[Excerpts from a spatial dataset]

--

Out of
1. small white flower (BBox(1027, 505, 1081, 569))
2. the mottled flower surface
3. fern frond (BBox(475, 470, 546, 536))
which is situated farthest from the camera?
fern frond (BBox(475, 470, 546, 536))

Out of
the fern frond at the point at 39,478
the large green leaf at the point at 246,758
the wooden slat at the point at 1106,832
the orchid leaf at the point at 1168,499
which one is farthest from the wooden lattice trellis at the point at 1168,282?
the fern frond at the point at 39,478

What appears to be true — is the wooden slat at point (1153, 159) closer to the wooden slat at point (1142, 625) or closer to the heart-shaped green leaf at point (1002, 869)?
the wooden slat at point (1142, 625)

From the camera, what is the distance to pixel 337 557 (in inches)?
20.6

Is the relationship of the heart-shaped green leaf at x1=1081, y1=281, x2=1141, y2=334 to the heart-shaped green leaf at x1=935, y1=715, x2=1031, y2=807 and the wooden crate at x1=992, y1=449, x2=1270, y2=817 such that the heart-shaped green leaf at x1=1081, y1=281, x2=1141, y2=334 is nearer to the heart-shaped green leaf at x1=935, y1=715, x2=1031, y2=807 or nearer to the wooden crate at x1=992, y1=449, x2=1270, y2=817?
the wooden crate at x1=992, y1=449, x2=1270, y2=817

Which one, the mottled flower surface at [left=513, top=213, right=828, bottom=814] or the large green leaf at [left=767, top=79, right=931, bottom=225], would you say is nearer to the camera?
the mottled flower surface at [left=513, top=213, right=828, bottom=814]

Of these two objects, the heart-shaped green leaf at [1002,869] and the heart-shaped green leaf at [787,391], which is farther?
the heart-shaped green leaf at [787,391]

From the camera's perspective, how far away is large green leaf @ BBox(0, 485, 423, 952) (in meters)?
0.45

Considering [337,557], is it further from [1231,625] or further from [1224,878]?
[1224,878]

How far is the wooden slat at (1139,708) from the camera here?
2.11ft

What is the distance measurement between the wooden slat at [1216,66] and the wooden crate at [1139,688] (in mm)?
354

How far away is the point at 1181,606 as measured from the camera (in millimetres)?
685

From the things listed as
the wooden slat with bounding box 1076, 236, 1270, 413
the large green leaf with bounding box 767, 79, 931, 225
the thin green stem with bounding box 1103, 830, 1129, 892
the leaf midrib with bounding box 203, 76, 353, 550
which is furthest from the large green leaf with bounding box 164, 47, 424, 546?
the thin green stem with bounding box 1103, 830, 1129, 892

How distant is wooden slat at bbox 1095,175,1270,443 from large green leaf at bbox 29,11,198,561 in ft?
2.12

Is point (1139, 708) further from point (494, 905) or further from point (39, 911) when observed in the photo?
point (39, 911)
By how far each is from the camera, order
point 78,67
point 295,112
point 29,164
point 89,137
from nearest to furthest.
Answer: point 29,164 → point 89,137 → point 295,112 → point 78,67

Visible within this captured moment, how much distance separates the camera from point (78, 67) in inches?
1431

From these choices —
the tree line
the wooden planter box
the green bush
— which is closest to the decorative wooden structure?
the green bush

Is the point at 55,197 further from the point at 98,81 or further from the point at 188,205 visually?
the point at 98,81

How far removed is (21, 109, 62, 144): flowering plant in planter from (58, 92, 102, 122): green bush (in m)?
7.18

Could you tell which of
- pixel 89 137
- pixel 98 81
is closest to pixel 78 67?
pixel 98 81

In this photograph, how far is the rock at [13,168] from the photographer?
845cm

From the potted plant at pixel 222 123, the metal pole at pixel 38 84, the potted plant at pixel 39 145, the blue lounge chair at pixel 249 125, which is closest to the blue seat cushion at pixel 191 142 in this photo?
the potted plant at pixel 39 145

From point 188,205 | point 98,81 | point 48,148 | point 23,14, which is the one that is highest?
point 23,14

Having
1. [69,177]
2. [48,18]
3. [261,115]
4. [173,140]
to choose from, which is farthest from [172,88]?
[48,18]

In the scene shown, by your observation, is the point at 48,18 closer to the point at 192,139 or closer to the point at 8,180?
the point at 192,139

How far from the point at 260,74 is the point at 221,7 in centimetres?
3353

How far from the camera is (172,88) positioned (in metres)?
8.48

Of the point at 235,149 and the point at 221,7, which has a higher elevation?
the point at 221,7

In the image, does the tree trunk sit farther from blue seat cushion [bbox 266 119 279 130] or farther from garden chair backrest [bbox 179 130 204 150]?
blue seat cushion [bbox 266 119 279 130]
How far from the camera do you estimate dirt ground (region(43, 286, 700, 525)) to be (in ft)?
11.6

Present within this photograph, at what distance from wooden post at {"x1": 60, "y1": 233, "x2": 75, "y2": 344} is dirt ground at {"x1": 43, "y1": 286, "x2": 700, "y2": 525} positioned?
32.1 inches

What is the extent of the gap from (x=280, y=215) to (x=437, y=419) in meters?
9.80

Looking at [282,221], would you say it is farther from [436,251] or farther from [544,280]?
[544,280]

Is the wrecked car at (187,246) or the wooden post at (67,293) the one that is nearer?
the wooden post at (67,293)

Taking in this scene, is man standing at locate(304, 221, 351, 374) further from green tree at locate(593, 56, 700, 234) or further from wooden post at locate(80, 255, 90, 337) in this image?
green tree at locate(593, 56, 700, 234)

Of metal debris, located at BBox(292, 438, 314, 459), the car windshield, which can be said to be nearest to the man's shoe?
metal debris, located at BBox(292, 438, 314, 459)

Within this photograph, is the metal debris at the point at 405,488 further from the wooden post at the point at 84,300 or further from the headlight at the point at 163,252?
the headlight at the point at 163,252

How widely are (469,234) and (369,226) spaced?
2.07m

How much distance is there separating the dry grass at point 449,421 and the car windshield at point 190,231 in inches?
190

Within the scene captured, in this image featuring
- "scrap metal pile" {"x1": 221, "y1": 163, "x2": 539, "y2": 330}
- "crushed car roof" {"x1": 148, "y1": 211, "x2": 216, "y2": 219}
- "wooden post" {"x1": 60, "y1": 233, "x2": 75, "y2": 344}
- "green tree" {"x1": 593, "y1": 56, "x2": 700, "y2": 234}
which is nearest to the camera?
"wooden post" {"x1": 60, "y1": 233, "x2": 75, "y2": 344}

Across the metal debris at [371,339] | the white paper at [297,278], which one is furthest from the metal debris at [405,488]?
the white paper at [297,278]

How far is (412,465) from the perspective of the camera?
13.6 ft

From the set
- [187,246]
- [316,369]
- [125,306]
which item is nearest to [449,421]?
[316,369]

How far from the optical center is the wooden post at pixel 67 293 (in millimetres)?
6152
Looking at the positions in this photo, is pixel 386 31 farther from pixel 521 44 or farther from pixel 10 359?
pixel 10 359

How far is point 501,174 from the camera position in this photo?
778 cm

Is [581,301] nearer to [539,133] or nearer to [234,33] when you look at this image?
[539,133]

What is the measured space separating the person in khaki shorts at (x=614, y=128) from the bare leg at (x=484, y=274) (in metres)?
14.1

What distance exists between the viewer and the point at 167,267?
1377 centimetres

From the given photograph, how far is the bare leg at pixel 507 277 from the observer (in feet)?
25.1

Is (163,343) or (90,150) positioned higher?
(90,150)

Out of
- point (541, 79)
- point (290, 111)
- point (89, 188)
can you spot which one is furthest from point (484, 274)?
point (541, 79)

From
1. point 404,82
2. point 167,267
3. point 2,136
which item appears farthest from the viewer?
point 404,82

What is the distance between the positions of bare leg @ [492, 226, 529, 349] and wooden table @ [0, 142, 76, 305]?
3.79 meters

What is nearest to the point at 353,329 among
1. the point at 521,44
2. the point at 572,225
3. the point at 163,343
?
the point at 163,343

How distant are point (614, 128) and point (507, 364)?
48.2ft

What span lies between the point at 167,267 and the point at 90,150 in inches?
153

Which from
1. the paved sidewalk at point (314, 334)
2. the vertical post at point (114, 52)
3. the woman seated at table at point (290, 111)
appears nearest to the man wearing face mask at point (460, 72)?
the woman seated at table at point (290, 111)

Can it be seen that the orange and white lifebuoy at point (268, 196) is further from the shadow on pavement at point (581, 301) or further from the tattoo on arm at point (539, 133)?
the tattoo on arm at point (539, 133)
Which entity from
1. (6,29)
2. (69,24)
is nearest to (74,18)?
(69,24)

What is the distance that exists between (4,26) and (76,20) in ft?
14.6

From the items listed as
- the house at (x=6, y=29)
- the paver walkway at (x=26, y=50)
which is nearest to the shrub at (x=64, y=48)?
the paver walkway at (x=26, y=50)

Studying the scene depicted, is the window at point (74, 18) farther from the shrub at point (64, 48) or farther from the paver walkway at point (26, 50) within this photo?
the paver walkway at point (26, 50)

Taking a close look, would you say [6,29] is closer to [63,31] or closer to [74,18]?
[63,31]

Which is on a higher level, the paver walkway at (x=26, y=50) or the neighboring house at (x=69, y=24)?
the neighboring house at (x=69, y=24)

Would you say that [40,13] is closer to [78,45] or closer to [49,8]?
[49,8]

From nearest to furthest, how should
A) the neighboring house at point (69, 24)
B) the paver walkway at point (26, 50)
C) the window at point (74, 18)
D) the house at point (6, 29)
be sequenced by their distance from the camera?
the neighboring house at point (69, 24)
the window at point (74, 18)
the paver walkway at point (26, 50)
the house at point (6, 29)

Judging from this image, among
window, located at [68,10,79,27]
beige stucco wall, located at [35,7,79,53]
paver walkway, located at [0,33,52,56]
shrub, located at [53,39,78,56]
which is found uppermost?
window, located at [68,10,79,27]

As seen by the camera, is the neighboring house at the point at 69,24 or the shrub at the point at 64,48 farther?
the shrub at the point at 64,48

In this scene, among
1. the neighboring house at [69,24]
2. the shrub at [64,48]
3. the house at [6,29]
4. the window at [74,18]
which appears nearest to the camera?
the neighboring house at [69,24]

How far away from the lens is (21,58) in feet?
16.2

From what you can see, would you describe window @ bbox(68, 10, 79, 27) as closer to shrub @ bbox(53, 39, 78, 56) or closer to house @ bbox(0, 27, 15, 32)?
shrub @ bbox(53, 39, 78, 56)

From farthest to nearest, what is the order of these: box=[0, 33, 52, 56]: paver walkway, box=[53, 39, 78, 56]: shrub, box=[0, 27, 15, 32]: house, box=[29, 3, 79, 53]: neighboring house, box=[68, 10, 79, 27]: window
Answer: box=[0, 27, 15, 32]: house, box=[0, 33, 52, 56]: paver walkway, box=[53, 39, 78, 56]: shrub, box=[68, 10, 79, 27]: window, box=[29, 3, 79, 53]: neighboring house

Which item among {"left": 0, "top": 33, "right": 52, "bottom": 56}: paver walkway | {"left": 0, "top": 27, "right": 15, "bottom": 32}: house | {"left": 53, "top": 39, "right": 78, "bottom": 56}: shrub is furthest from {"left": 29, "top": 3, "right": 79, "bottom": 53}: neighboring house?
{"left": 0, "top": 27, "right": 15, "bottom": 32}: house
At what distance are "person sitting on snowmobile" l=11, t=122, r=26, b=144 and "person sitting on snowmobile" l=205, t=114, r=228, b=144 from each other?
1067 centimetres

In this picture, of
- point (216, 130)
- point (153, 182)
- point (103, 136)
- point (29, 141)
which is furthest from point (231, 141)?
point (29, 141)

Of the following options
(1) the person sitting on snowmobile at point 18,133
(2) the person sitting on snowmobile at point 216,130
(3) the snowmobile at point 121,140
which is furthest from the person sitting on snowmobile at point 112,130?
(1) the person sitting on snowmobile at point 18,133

--

What to work on
Repeat exactly, and only, the lines from the line with "How far away from" through the end of the listing above, both ends included.

Problem solution
How far away from the lens is (21,58) in feet?
16.2

From what you can see, would you describe window @ bbox(68, 10, 79, 27) as closer to shrub @ bbox(53, 39, 78, 56) or closer to house @ bbox(0, 27, 15, 32)?
shrub @ bbox(53, 39, 78, 56)

From farthest to nearest, what is the order of these: box=[0, 33, 52, 56]: paver walkway, box=[53, 39, 78, 56]: shrub, box=[0, 27, 15, 32]: house, box=[29, 3, 79, 53]: neighboring house, box=[68, 10, 79, 27]: window
Answer: box=[0, 27, 15, 32]: house, box=[0, 33, 52, 56]: paver walkway, box=[53, 39, 78, 56]: shrub, box=[68, 10, 79, 27]: window, box=[29, 3, 79, 53]: neighboring house

Which item among {"left": 0, "top": 33, "right": 52, "bottom": 56}: paver walkway | {"left": 0, "top": 27, "right": 15, "bottom": 32}: house | {"left": 53, "top": 39, "right": 78, "bottom": 56}: shrub is furthest from {"left": 29, "top": 3, "right": 79, "bottom": 53}: neighboring house?
{"left": 0, "top": 27, "right": 15, "bottom": 32}: house
At what distance are "person sitting on snowmobile" l=11, t=122, r=26, b=144 and "person sitting on snowmobile" l=205, t=114, r=228, b=144 from each other?
1067 centimetres

In this picture, of
- point (216, 130)
- point (153, 182)
- point (103, 136)
- point (29, 141)
which is furthest from point (231, 141)?
point (29, 141)

Of the following options
(1) the person sitting on snowmobile at point 18,133
(2) the person sitting on snowmobile at point 216,130
(3) the snowmobile at point 121,140
which is furthest from the person sitting on snowmobile at point 112,130?
(1) the person sitting on snowmobile at point 18,133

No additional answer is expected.